Hove library could be integrated into new cultural centre nearby
Hove Library could be integrated into a new cultural centre in Hove Museum’s building as part of plans to modernise the service.
The option is being explored as the council faces rising costs and its biggest-ever reductions in funding from central government. It would entail selling the current library building.
The financial shortfall means that the city-wide library service alone needs to save £1.34m in the next four years. Across the whole council, savings of almost £70m have to be made in the next four years.
If agreed, the proposal would entail integrating the library service into a new cultural centre with Hove Museum a few hundred yards away in New Church Road. Any change would be subject to extensive public consultation between mid-November and next February.
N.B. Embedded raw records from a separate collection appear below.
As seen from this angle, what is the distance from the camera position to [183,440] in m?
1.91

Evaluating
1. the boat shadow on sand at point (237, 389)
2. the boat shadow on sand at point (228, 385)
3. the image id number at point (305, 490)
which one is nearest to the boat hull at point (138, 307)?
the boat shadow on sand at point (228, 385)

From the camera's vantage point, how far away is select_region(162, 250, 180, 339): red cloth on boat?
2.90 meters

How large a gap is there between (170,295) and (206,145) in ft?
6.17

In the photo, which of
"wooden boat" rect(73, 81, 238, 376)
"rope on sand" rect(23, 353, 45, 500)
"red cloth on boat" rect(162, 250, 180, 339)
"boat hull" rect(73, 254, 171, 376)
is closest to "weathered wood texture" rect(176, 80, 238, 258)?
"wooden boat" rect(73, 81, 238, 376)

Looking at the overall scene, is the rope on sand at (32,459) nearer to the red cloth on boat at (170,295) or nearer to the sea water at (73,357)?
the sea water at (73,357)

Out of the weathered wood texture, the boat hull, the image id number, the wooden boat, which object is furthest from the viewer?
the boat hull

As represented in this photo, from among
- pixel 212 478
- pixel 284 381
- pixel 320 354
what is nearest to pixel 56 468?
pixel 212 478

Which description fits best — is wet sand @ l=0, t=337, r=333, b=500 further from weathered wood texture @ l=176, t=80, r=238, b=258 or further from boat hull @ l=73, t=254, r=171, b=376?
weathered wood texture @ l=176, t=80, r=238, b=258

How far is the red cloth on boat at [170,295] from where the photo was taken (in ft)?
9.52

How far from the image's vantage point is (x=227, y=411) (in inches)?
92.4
Officers have told councillors in a briefing that including staffing and running costs, the authority faces a bill of £2.5m to keep the library open for the next five years.
As a Grade 2 listed building, the premises are hard to upgrade cost-effectively, making modern IT cabling or revenue-generating measures such as a shop or café difficult. Various parts of the building cannot affordably be made accessible to disabled staff or users.
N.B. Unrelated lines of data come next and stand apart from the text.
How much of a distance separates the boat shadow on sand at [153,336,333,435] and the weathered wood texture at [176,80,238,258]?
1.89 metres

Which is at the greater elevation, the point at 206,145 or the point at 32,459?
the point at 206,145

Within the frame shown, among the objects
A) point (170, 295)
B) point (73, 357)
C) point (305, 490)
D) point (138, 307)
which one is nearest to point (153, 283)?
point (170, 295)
Officers have advised councillors that the most successful and cost-effective libraries these days tend to be located alongside other council and community facilities in multi-purpose buildings.
Council leader Warren Morgan said: “Relocating Hove Library offers the biggest single potential saving with the least amount of damage to the overall service. We could vacate the building and still provide a good service for Hove in a new way. In times of such huge financial stringency from central government it makes sense to concentrate on the services we offer, rather than the buildings from which they are delivered. In fact, that building makes a modern service more difficult.”
Nothing has yet been decided. Any change would need to go before cross-party meetings of the economic development and culture committee in coming months. A final decision on the library proposals would not take place until March 2016 when a new Libraries Plan has to go to full council.
Any implementation would not take place before 2017.
External advisors have told the council the library building could fetch around £1m at auction. However officers say the biggest financial benefits are in reduced running costs rather than any sale.